Gehe es doch dem großen alten Mann der Deutschland AG um nichts weniger als die Rettung der Bank - "einer musste es ja machen". Dabei war Koppers Wechsel in den Aufsichtsrat der HSH etwa vergleichbar einem doch eher unwahrscheinlichen Engagement von Franz Beckenbauer bei Eintracht Braunschweig.

Ausgerechnet eine Landesbank. Aus seiner Zeit als Chef der Deutschen Bank ist Koppers Ausspruch überliefert, er bitte den lieben Gott darum, dass sein Haus niemals Sparkassen kaufen möge. Grau, langweilig. Provinz eben. Entsprechend sorgten sich etliche Landespolitiker im Norden, Kopper werde bei einem Rauswurf des HSH-Vorstandsvorsitzenden Dirk Jens Nonnenmacher selbst die Brocken hinwerfen - oder, schlimmer noch, sich der Politik entgegenstellen. Bereits im vergangenen Herbst hatte der 75-Jährige darauf hingewiesen, die Länder könnten als Eigentümer nur den Aufsichtsrat und nicht den Vorstand abberufen. "Wenn sie Herrn Nonnenmacher entlassen wollen, müssen sie erst einmal mich entlassen", hatte Kopper gesagt.

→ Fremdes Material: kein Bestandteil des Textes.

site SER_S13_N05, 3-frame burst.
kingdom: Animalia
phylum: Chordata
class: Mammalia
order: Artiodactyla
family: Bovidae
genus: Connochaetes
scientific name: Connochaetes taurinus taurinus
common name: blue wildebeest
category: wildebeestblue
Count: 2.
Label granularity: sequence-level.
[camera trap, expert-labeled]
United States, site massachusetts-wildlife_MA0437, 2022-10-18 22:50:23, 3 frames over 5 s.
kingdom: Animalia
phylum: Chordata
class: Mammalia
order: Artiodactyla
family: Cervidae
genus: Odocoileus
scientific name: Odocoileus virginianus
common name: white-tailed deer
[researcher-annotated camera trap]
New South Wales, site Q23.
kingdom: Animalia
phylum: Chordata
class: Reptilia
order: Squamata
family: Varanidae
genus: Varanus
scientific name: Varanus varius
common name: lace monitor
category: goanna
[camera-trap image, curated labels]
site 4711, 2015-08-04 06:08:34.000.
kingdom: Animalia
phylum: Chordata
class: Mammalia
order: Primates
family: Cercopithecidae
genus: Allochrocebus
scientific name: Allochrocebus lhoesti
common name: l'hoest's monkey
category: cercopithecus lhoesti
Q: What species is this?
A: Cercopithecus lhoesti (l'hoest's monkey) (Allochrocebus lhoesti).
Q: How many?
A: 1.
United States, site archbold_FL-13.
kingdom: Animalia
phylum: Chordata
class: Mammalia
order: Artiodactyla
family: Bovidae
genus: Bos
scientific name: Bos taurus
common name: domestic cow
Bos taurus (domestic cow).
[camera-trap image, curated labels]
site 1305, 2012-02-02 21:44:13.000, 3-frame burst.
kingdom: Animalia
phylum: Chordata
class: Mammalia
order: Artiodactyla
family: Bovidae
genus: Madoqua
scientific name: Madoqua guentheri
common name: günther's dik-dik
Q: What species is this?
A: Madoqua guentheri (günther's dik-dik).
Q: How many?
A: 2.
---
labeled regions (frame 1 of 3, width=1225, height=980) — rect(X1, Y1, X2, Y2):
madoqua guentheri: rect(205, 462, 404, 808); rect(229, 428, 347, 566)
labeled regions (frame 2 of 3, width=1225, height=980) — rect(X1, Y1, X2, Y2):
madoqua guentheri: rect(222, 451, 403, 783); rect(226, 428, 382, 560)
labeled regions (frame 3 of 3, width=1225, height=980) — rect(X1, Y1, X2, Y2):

Als sich das Kabinett in Kiel und der Senat in Hamburg am Dienstag darauf verständigten, den durch Affären belasteten Nonnenmacher fallen zu lassen, kreisten die Gespräche immer wieder um Kopper. Was wird er tun? Bleiben? Kämpfen? Schimpfen? Noch in der Kabinettssitzung in Kiel wies Wirtschaftsminister Jost de Jager darauf hin, dass eine fristlose Kündigung Nonnenmachers mit Kopper nicht zu machen sei. Den Alten brauche man. Nun hat sich Kopper nach Senatsangaben dazu bereit erklärt, den Abgang Nonnenmachers, dem im Übrigen eine abgrundtiefe Abneigung zu Politikern nachgesagt wird, umzusetzen.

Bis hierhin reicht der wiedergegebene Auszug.